Mistranslating Ahmadinejad: to the Australian

Posted on August 29, 2006

[I posted this article to the Australian. As a post script, it is not a myth that Ahmadinejad leads a conservative style government with fairly dubious democratic practices. Nonetheless, I think the letter is justified in its condemnation of media misinformation.]

To the Editor (of the Australian):

I am writing to address an issue which underlies many headlines in current days. That is the perceived threat of Iran, specifically to Israel. I myself was perplexed by the reported statement of Ahmadinejad “Israel should be wiped off the map”, especially in conjunction with suspicions that Iran aims at developing nuclear weapons.

However independent translations of Ahmadinejad’s speech in question have just come to my attention. It seems that a lack of proper investigation, media copycatting and sensationalism have led to this widespread misconception. While Bush has said “the threat from Iran of course is its stated goal of wiping Israel off the map”, an independent translation reveals that Ahmadinejad was referring to a statement made by a previous Iranian leader about Saddam’s regime in Iraq.

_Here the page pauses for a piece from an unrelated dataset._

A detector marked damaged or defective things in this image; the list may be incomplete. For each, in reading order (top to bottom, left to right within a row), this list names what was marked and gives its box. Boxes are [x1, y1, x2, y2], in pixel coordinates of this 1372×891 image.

Nothing like the term “wipe off the map” was used. In fact the implication of the speech was that regime change was desired for Israel, not harm to its people as implied by the media in general.

Another instance of popular mistranslation regards the “new wave of attacks” from Palestine towards Israel. An independent translation has this as “I have no doubt that the new movement taking place in our dear Palestine is a spiritual movement which is spanning the entire Islamic world and which will soon remove this stain of disgrace from the Islamic world”. What happened is that firstly “movement” was translated as “wave” and then “[of attacks]” was inserted to imply vicious meaning to an otherwise ambiguous statement. This has now become the Iranian foreign policy we are familiar with. The stain of disgrace is implied by media to be “Israel” itself, but in fact Ahmadinejad’s speech is not clear on this, though he appears to be referring to political division amongst Muslims.

Similar tampering has misconstrued Ahmadinejad as a holocaust denier. In fact he has only implied that the holocaust has become ‘mythic’ in the way it is used to stoke Israeli nationalism and aggression. “Mythic” and “fairytale” might be close literal translations of one word but the implications are vastly different, especially considering today’s delicate Middle Eastern relations. In current context, part of the justification for Hezbollah’s “terrorist” status comes from the fact that it is supplied weaponry by Iran. With talk of preemptive strikes against Iran abound, the sensationalist media ought to be more responsible.